The following formula may be used to determine the rate, in which formula the term "R" is the ratio of net income to gross income, and "X" is the required rate of the tax on gross income for the utility in question:
X = (26.75R-2.1275)%;
provided that in no case governed by the formula shall "X" be less than 1.885 per cent or more than 4.2 per cent.
However, if the gross income is apportioned under section 239-8(b) or (c), there shall be no adjustment of the rate of tax on the amount of gross income so apportioned to the State on account of the ratio of the net income to the gross income being in excess of fifteen per cent, and it shall be assumed in such case that the ratio is fifteen per cent or less.
(b) Notwithstanding subsection (a), the rate of the tax upon the portion of the gross income of a carrier of passengers by land which consists in passenger fares for transportation between points on a scheduled route, shall be 5.35 per cent. However, if the carrier has other public utility gross income the fares nevertheless shall be included in applying subsection (a) in determining the rate of tax upon the other public utility gross income.

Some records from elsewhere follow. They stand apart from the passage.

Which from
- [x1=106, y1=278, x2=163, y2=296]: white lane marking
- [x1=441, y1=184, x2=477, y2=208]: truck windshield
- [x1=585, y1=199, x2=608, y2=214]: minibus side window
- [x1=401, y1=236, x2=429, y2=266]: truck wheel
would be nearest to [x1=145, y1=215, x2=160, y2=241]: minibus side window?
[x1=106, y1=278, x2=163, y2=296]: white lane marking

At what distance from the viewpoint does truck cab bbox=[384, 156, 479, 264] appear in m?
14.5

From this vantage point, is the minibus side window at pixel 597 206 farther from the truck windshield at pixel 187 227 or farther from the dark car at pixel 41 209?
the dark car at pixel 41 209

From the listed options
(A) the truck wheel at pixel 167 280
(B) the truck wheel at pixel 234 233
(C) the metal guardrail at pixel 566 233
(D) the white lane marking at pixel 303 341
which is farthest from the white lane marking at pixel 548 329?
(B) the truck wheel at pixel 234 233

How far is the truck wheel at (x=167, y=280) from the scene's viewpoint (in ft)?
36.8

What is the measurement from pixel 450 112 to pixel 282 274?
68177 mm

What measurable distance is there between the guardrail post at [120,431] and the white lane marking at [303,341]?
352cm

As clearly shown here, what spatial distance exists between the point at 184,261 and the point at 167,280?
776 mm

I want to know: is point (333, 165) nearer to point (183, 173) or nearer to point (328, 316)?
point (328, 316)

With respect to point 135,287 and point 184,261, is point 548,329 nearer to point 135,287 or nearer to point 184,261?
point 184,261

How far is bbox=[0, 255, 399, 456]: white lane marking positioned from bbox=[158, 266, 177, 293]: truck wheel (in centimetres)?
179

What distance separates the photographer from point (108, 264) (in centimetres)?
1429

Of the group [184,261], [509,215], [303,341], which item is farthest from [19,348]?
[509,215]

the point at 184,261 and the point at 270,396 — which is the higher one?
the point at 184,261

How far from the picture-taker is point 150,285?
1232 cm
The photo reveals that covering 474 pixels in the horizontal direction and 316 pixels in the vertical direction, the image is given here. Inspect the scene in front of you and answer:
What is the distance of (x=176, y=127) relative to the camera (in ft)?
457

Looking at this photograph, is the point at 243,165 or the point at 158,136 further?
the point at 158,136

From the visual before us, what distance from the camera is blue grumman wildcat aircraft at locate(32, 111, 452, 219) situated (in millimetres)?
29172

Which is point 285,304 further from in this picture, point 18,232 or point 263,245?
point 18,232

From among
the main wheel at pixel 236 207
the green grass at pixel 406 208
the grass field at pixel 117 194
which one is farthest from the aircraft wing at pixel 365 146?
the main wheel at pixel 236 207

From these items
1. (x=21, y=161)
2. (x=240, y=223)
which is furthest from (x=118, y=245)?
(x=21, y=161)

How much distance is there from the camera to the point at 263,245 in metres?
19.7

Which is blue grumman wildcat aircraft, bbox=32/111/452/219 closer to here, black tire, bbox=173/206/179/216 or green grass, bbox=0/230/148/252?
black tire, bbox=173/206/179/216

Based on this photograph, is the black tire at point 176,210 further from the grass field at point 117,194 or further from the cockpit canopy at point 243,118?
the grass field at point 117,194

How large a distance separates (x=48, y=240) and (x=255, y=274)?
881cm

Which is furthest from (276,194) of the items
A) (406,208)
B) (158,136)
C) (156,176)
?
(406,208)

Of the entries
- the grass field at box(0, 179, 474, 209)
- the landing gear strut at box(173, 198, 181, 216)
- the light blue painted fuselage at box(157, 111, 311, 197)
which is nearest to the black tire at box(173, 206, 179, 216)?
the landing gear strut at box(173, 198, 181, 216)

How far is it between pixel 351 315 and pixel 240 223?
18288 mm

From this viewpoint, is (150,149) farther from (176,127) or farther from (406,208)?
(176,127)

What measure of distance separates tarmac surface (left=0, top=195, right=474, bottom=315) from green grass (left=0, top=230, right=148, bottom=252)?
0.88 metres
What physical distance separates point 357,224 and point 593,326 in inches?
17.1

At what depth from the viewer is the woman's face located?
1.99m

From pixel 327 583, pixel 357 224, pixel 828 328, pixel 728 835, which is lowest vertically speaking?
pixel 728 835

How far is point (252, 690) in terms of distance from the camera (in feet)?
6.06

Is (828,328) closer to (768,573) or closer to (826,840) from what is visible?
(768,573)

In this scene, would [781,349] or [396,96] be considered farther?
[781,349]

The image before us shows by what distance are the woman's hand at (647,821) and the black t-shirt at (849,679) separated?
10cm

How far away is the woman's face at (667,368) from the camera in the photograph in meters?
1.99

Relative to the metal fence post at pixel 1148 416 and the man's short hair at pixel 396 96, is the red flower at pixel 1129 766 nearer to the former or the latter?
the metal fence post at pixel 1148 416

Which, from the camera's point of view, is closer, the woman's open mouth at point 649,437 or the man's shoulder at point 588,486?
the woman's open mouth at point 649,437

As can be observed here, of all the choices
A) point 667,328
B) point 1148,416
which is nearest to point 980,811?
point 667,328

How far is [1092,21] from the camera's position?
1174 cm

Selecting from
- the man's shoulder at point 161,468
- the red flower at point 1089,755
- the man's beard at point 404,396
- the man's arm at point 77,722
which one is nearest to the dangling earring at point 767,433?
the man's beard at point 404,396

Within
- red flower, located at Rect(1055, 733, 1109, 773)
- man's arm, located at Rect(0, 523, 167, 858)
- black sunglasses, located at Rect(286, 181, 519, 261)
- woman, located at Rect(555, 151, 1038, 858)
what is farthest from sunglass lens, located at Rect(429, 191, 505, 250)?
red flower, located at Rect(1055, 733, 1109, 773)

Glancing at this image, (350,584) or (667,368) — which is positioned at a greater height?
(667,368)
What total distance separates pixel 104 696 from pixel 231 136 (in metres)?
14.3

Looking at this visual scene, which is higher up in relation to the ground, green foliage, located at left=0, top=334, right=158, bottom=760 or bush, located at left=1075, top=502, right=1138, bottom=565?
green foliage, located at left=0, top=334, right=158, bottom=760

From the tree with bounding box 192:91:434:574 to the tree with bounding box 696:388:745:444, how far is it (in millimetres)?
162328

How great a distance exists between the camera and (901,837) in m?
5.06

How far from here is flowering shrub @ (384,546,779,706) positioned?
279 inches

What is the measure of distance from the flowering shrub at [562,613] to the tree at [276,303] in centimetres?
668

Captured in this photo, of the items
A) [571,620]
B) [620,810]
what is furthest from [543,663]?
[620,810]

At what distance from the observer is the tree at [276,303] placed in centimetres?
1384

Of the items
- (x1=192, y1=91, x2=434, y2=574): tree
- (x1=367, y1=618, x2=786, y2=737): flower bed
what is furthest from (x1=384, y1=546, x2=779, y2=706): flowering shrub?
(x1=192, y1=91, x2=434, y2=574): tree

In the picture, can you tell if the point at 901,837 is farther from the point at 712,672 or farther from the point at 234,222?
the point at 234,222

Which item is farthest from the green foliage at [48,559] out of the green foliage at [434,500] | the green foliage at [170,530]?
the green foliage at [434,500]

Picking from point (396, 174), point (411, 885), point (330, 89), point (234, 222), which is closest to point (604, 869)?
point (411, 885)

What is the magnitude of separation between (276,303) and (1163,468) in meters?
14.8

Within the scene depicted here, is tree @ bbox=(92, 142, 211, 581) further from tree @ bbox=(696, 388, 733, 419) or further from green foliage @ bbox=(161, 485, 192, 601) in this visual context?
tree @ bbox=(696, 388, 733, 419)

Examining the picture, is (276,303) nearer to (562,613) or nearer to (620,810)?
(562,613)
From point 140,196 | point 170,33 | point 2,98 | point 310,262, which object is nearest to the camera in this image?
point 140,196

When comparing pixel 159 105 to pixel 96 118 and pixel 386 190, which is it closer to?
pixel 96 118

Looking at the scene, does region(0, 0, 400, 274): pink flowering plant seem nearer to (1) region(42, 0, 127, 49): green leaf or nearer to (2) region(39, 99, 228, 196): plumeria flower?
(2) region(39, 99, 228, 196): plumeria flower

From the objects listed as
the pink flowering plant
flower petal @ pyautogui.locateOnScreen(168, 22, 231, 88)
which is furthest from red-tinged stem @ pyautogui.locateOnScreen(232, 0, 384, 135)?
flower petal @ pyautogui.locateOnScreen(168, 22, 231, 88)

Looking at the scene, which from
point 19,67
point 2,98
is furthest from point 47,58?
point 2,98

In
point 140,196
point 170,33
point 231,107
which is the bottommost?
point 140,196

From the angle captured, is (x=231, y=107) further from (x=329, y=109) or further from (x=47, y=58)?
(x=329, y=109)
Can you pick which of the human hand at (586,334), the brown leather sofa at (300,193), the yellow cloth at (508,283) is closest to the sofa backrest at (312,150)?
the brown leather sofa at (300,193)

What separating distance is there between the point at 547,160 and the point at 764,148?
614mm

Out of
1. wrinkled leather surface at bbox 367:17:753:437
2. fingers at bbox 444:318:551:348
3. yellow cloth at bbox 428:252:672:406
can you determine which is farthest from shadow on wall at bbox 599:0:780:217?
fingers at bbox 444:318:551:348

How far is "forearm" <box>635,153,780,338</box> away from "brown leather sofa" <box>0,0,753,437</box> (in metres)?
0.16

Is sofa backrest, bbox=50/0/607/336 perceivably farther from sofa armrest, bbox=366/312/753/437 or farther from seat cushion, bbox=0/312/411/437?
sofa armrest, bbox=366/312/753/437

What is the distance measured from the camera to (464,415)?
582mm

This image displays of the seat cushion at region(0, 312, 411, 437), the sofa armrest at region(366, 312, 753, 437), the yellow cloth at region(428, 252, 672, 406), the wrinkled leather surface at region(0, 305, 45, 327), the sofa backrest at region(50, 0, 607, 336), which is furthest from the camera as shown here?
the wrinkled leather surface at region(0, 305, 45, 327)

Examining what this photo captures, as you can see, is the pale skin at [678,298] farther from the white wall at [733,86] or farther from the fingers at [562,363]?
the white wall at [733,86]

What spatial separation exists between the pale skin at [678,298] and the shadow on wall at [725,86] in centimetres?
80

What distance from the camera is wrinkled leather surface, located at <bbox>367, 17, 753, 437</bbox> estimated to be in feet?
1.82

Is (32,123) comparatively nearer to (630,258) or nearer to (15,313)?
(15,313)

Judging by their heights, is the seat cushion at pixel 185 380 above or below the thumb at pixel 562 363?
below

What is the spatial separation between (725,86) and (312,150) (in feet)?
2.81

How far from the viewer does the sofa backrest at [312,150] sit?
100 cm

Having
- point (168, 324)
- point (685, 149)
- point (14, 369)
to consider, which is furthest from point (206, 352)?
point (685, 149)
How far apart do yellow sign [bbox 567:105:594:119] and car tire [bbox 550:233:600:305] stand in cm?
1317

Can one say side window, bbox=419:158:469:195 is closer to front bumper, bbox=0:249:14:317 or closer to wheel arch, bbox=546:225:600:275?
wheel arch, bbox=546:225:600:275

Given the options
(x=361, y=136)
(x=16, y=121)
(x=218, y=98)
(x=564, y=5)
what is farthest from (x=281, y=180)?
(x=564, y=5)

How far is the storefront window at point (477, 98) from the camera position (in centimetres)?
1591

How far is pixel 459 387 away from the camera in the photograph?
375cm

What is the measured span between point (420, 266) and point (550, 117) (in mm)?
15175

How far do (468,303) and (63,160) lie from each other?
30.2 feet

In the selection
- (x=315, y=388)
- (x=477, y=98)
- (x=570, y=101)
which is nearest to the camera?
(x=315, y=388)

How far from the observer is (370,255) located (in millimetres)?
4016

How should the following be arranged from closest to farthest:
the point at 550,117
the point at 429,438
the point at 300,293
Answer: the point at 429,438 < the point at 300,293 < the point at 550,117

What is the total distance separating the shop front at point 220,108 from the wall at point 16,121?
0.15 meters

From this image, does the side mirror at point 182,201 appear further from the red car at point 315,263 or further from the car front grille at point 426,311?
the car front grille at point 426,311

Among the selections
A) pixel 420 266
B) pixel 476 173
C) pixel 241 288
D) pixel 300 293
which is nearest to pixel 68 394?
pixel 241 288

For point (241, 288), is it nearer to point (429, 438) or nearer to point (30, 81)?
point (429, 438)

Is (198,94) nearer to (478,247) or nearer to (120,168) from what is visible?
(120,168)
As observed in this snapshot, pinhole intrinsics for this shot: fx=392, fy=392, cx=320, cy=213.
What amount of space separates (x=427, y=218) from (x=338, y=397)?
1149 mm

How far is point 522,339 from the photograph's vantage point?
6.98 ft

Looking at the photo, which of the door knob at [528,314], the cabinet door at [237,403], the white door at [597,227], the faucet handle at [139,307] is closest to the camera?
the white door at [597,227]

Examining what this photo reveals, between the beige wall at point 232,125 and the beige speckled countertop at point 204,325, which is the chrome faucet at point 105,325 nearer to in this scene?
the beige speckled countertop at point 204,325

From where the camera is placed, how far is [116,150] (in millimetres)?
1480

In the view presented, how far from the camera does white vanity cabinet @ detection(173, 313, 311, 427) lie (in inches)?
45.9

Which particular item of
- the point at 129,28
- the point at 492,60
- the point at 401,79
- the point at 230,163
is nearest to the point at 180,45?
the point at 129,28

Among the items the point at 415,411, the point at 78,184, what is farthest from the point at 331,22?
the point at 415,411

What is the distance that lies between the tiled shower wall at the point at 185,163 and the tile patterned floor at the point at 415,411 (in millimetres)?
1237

(c) Notwithstanding subsection (a), the rate of tax upon the portion of the gross income of:
(1) A public utility that consists of the receipts from the sale of its products or services to another public utility that resells such products or services shall be one-half of one per cent; or
(2) A public utility engaged in the business of selling telecommunication services to a person defined in section 237-13(6)(C) who resells such products or services, shall be one-half of one per cent;
provided that the resale of the products, services, or telecommunication services is subject to taxation under this section or subject to taxation at the highest rate under section 237-13(6); and provided further that whenever the public utility has other public utility gross income, the gross income from the sale of its products or services to another public utility or a person subject to section 237-13(6)(C) shall be included in applying subsection (a) in determining the rate of tax upon the other public utility gross income. The department shall have the authority to implement the tax rate changes in paragraph (2) by prescribing tax forms and instructions that require tax reporting and payment by deduction, allocation, or any other method to determine tax liability with due regard to the tax rate changes. [L 1932 2d, c 43, §4; RL 1935, §2143; RL 1945, §5674; RL 1955, §126-5; am L Sp 1957, c 1, §9(c) to (f); am L 1963, c 147, §2(e); am L 1965, c 201, § §30, 31; HRS §239-5; am L 1968, c 59, §2; am L 1974, c 135, §1; am L 1990, c 34, §13; am L 2000, c 198, §14; am L 2001, c 64, §3; am L 2008, c 16, §10; am L 2015, c 22, §6; am L 2016, c 52, §2]
Case Notes
"Net income" defined. 34 H. 269 (1937), aff'd 105 F.2d 286 (1939); 34 H. 324 (1937).
The portion of tariff rates reflecting value of equipment owned by taxpayer's customer is not income earned by taxpayer. 57 H. 477, 559 P.2d 283 (1977).